Passage shown.

◇ ◇ ◇ ◇ ◇

Tuesday, 27 January 2009

This Town Needs Guns

(This interview originally appeared in Oxford Music Scene)

Liz Dodd

It’s heroes this town needs, not guns: in a city that exports more home-grown talent than undergraduate degrees it’s easy to believe – as the national music press seem to - that anyone within spittin’ distance of the spires can pound on a hammer organ and be the next Radiohead. Not so for This Town Needs Guns, smoking hot tech-rockers who strive for musicianship that speaks for itself. Oxford Music Scene sat down with Stuart, Tim and Jamie in the Turf Tavern to talk touring, recording and The Oxford Effect.

OMS: This is a one week hiatus for you guys between tours: how were the last few dates with Jonquil?

Stuart: It was probably one of the best tours we’ve done for turnouts and things like that, certainly as a headline band. We were getting 50-100 people a night, which was pretty good considering it wasn’t a hometown show.

OMS: You’ve got a ‘homecoming’ Oxford gig coming up: do you see yourselves as a product of the ‘Oxford movement’ – the Foals, Youth Movies success wave?

Stuart: Pretty much every interview has been like, what’s with Oxford? You know, the only things that those bands have in common is that they’re the only ones that have got off their arse and started touring. It seems as though there’s this pattern that a lot of bands in Oxford take... whether it’s laziness or lack of commitment: bands play the same venues week in and week out, or they go play London. For some of them it will work out: they’ll probably end up with a major label and it’ll be great for 5 minutes – and then they’ll realize, crap, no one wants to buy our records.

OMS: Your album, Animals, is out this month. In a recent interview you talked about a ‘real’ sound for the album: what do you mean by that?

Stuart: We were talking about getting a big producer, but what’s the point? We knew what we wanted. We just wanted it to sound like... the sound like it was. Quite a stripped down record.

Jamie: We’d take out the monitors, which can’t always be done in some places, it just sounds a lot better. We get really excited about recording and sit there for an hour playing the same thing, to get it perfect... it’s like, this is driving me crazy, but when it’s done it’s amazing.

Stuart: The technicality of the music is such that if any sort of effects were employed you wouldn’t be able to hear the nuances or anything like that in the music... everything didn’t get drenched in reverb like some shitty post-rock record.

OMS: Is that what you listen for in other artists, proficiency?

Stuart: We’re into quite a range of stuff. I think we all get a lot out of musicianship: there’s nothing more disappointing than seeing a band live that sounds crap. We like music that’s emotionally based, or provokes some kind of emotional response from the listener. Although Jonquil have turned us on to the delights of Paramore...

◇ ◇ ◇ ◇ ◇

The data.
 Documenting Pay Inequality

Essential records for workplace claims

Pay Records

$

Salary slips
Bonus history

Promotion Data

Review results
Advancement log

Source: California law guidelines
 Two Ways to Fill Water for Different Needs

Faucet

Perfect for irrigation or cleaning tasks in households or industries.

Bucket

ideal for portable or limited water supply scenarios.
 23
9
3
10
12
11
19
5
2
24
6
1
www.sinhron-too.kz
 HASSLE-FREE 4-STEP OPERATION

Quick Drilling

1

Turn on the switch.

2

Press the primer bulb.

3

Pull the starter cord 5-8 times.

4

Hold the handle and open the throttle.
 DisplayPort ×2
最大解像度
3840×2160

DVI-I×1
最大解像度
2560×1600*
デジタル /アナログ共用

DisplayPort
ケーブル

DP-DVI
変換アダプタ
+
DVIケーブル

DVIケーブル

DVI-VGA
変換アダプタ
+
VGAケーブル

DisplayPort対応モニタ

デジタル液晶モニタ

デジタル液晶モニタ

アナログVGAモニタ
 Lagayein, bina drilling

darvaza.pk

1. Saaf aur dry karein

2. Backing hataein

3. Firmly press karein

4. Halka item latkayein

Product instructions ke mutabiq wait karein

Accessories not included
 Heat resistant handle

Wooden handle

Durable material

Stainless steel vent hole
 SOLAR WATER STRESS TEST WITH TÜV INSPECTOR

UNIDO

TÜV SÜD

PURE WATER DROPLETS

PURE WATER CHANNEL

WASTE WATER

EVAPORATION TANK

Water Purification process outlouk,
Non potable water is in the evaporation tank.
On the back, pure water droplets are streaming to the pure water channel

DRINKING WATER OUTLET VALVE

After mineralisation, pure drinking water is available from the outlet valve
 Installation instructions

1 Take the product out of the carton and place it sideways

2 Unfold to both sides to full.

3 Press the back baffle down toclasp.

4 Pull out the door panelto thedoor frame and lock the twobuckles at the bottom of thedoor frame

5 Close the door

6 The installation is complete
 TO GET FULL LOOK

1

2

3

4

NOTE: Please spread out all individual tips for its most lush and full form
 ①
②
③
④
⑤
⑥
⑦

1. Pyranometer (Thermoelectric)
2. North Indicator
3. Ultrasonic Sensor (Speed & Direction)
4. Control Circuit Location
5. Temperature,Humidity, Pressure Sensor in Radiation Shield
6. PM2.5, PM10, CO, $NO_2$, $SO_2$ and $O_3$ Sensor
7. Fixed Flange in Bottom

◇ ◇ ◇ ◇ ◇

Task set.
a. In the This Town Needs Guns interview, how many people a night did Stuart say the band drew on the recent tour with Jonquil?
b. From the This Town Needs Guns interview, copy the passage starting with "Jamie: We’d take" and going on through "done it’s amazing.".

Solved problems.
a. 50 to 100 people a night.

b.
Jamie: We’d take out the monitors, which can’t always be done in some places, it just sounds a lot better. We get really excited about recording and sit there for an hour playing the same thing, to get it perfect... it’s like, this is driving me crazy, but when it’s done it’s amazing.